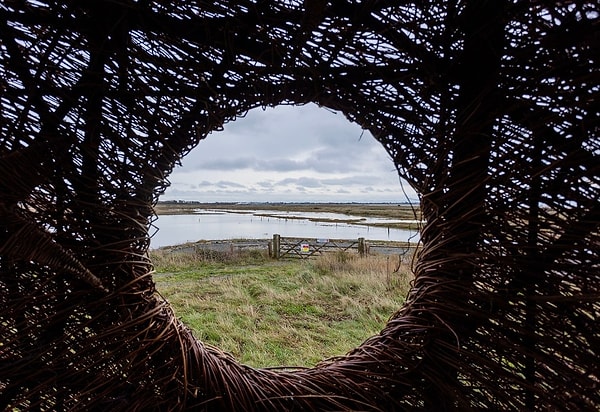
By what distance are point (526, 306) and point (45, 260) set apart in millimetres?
717

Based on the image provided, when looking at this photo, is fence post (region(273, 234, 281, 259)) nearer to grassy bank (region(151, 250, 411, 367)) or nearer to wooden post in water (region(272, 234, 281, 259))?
wooden post in water (region(272, 234, 281, 259))

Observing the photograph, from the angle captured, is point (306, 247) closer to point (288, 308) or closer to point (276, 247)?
point (276, 247)

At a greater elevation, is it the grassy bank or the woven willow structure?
the woven willow structure

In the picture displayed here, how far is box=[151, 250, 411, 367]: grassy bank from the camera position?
2.09 metres

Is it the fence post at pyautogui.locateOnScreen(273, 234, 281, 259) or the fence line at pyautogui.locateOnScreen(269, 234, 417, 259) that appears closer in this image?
the fence line at pyautogui.locateOnScreen(269, 234, 417, 259)

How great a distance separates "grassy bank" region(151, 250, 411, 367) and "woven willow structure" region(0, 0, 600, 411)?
1.41 m

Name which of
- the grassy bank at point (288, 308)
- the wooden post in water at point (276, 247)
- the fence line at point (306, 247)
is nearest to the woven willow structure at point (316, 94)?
the grassy bank at point (288, 308)

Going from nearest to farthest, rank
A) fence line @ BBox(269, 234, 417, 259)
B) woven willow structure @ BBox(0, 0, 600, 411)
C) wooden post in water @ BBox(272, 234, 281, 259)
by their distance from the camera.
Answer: woven willow structure @ BBox(0, 0, 600, 411) < fence line @ BBox(269, 234, 417, 259) < wooden post in water @ BBox(272, 234, 281, 259)

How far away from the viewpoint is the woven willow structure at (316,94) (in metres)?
0.47

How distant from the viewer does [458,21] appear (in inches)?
19.9

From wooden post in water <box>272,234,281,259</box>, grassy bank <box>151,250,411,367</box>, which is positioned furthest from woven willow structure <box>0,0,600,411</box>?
wooden post in water <box>272,234,281,259</box>

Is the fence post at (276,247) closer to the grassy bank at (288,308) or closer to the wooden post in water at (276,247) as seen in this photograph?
the wooden post in water at (276,247)

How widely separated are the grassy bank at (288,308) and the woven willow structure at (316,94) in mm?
1407

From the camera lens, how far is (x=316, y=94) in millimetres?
594
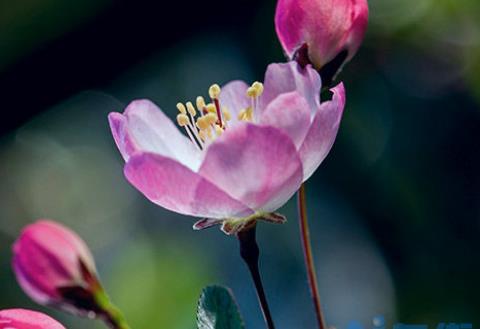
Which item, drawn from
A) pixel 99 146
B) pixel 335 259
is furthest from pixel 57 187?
pixel 335 259

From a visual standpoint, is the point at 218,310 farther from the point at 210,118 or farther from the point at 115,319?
the point at 210,118

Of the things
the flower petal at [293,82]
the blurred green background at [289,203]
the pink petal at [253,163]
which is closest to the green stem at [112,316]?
the pink petal at [253,163]

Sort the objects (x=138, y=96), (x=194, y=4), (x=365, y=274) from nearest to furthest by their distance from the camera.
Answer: (x=194, y=4)
(x=365, y=274)
(x=138, y=96)

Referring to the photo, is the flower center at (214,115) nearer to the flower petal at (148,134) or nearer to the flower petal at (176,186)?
the flower petal at (148,134)

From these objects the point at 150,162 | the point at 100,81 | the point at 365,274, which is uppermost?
the point at 100,81

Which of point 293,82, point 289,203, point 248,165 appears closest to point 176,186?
point 248,165

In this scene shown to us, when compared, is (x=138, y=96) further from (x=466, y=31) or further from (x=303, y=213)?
(x=303, y=213)
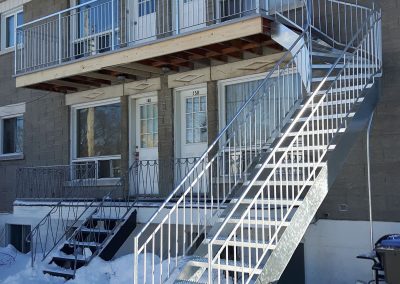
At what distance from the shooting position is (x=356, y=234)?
A: 7977 mm

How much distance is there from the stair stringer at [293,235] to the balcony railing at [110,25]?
3.98m

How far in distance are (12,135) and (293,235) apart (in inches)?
407

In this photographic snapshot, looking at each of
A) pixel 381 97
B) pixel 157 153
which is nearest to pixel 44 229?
pixel 157 153

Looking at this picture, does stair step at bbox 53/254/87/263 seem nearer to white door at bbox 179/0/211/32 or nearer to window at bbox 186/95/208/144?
window at bbox 186/95/208/144

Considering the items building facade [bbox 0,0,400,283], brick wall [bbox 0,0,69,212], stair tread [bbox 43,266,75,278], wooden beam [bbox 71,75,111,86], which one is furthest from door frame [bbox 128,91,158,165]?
stair tread [bbox 43,266,75,278]

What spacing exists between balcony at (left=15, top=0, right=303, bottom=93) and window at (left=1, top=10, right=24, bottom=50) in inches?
35.5

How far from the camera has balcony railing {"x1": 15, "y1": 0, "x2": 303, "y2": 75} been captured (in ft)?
32.9

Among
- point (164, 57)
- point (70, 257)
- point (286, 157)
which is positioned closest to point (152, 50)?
point (164, 57)

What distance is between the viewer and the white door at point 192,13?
1020 cm

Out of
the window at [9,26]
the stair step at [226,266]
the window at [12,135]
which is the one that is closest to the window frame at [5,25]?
the window at [9,26]

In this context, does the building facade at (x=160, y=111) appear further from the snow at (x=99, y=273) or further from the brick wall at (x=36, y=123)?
the snow at (x=99, y=273)

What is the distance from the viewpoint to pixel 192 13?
1039 cm

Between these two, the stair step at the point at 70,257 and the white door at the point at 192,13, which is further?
the white door at the point at 192,13

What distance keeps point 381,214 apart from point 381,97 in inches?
66.5
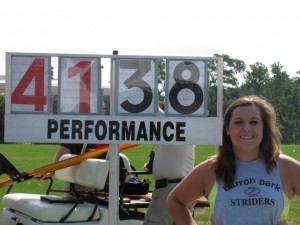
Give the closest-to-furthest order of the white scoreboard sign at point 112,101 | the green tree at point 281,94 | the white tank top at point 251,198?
1. the white tank top at point 251,198
2. the white scoreboard sign at point 112,101
3. the green tree at point 281,94

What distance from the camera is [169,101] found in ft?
17.9

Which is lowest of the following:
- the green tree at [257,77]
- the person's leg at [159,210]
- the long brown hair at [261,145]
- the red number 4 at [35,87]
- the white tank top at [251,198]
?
the person's leg at [159,210]

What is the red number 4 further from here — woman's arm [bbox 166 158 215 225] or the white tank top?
the white tank top

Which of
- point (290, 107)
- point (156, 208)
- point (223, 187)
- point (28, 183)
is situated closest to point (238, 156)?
point (223, 187)

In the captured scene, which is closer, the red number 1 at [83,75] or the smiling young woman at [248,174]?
the smiling young woman at [248,174]

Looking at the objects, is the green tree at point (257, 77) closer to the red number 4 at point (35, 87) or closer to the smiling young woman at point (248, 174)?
the red number 4 at point (35, 87)

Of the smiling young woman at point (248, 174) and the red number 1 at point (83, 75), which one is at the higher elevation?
the red number 1 at point (83, 75)

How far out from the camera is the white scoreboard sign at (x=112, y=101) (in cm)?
539

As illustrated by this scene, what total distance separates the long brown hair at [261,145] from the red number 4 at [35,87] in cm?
187

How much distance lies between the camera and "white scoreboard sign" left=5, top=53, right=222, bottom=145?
5.39 meters

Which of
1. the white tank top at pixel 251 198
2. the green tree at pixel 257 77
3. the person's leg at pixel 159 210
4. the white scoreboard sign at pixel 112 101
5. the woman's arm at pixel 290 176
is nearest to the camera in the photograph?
the white tank top at pixel 251 198

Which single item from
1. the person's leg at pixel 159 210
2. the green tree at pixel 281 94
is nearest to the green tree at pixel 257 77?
the green tree at pixel 281 94

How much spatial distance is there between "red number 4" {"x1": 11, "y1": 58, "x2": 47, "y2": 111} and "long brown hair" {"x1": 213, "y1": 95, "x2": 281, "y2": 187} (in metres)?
1.87

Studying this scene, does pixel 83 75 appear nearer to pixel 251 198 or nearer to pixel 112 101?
pixel 112 101
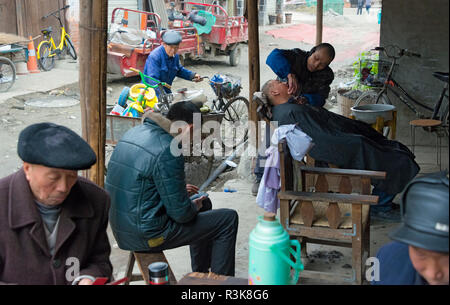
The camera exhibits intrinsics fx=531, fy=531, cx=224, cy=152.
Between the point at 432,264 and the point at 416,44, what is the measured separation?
18.8ft

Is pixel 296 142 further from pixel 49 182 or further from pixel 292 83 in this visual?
pixel 49 182

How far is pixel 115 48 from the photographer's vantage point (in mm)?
11664

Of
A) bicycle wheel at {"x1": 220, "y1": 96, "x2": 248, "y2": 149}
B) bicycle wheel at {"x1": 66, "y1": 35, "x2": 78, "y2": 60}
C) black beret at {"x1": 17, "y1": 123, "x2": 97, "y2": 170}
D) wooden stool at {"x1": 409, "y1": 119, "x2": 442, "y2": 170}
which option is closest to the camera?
black beret at {"x1": 17, "y1": 123, "x2": 97, "y2": 170}

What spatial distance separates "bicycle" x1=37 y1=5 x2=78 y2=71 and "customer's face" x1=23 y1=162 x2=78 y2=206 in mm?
11239

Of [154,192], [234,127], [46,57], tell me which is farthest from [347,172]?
[46,57]

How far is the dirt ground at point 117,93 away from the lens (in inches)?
221

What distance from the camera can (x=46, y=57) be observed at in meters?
12.8

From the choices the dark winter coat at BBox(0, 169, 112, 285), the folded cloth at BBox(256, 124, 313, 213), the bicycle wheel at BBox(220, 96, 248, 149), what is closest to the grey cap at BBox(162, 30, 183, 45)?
the bicycle wheel at BBox(220, 96, 248, 149)

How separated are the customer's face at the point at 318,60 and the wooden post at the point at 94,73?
2.36m

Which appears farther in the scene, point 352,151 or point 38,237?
point 352,151

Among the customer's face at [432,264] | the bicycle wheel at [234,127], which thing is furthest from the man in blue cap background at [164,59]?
the customer's face at [432,264]

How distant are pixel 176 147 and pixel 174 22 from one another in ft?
38.7

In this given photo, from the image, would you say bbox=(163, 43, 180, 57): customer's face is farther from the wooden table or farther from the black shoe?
the wooden table

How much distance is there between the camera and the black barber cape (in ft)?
14.8
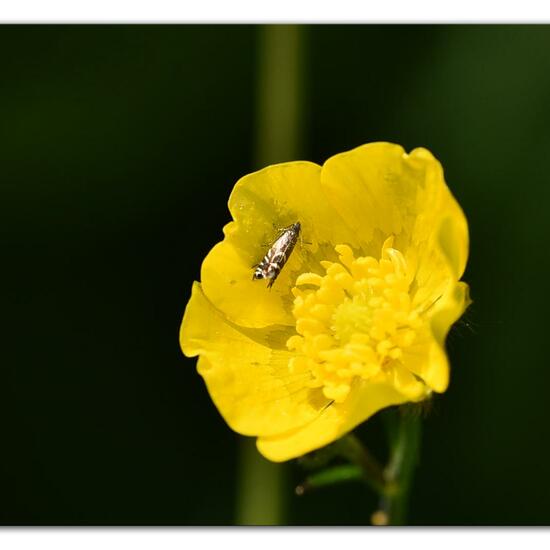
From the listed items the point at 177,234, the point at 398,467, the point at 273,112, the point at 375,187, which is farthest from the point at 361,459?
the point at 273,112

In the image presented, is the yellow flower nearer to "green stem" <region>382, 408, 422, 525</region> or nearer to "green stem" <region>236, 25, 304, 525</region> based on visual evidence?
"green stem" <region>382, 408, 422, 525</region>

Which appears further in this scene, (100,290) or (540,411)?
(100,290)

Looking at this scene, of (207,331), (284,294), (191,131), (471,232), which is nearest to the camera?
(207,331)

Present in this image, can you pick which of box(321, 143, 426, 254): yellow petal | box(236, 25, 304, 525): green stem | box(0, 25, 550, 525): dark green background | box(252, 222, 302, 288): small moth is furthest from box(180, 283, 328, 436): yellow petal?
box(236, 25, 304, 525): green stem

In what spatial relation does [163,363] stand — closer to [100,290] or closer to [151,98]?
Result: [100,290]

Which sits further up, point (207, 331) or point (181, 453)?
point (207, 331)

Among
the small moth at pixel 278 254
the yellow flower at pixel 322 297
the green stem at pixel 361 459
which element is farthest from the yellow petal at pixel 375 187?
the green stem at pixel 361 459

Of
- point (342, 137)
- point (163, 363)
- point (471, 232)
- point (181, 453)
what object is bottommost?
point (181, 453)
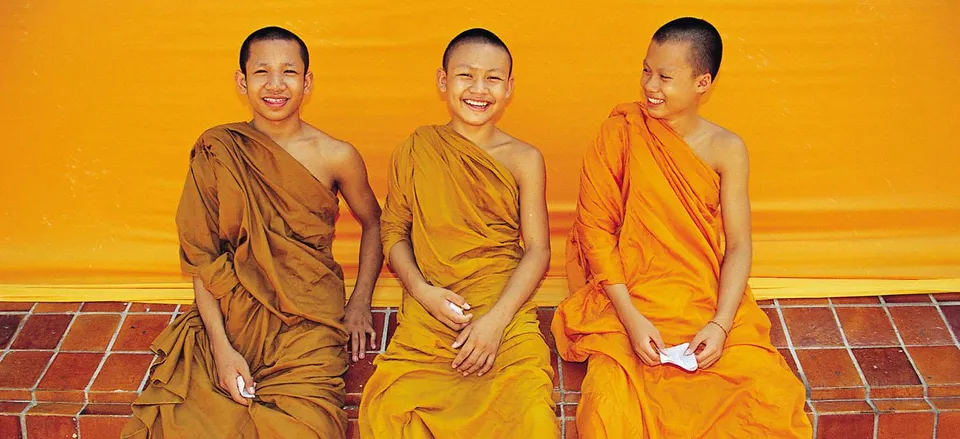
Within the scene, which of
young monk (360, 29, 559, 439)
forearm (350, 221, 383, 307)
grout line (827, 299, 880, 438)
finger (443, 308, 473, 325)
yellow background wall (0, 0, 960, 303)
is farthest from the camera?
yellow background wall (0, 0, 960, 303)

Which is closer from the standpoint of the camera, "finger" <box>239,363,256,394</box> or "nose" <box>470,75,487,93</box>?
"finger" <box>239,363,256,394</box>

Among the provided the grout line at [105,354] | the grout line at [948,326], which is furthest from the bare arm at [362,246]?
the grout line at [948,326]

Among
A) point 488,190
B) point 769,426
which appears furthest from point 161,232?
point 769,426

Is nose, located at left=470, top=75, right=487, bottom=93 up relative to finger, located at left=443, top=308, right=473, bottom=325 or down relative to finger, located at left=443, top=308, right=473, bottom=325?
up

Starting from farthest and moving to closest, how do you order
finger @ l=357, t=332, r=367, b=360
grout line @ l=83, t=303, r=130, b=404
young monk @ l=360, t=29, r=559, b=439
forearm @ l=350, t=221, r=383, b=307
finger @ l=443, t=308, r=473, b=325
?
→ forearm @ l=350, t=221, r=383, b=307 < finger @ l=357, t=332, r=367, b=360 < grout line @ l=83, t=303, r=130, b=404 < finger @ l=443, t=308, r=473, b=325 < young monk @ l=360, t=29, r=559, b=439

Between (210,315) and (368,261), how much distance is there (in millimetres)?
607

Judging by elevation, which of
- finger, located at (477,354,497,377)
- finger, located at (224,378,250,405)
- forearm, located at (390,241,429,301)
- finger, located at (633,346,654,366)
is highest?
forearm, located at (390,241,429,301)

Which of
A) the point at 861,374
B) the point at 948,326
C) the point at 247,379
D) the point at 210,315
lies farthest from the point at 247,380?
the point at 948,326

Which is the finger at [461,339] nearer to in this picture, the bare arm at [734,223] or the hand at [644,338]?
the hand at [644,338]

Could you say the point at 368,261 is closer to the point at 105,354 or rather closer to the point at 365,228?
the point at 365,228

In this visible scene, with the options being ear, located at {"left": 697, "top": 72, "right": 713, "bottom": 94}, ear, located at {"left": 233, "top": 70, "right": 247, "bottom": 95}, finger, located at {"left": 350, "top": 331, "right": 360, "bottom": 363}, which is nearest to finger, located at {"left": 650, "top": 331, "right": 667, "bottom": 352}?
ear, located at {"left": 697, "top": 72, "right": 713, "bottom": 94}

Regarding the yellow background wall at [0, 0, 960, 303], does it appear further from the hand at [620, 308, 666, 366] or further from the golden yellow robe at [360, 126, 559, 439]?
the hand at [620, 308, 666, 366]

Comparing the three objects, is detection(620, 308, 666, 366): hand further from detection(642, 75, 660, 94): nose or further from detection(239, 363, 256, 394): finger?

**Exercise instructions:** From the "Could you say" line to the close of the listing, restate each line word for word.

**Reply:**
Could you say the point at 368,261 is closer to the point at 105,354 or rather closer to the point at 365,228?
the point at 365,228

In this visible scene, with the options being ear, located at {"left": 697, "top": 72, "right": 713, "bottom": 94}, ear, located at {"left": 233, "top": 70, "right": 247, "bottom": 95}, finger, located at {"left": 350, "top": 331, "right": 360, "bottom": 363}, which is nearest to finger, located at {"left": 650, "top": 331, "right": 667, "bottom": 352}?
ear, located at {"left": 697, "top": 72, "right": 713, "bottom": 94}

Regarding the yellow background wall at [0, 0, 960, 303], does it appear further from the hand at [620, 308, 666, 366] or further from the golden yellow robe at [360, 126, 559, 439]?
the hand at [620, 308, 666, 366]

Comparing the three objects, is detection(620, 308, 666, 366): hand further from detection(642, 75, 660, 94): nose or further from detection(239, 363, 256, 394): finger?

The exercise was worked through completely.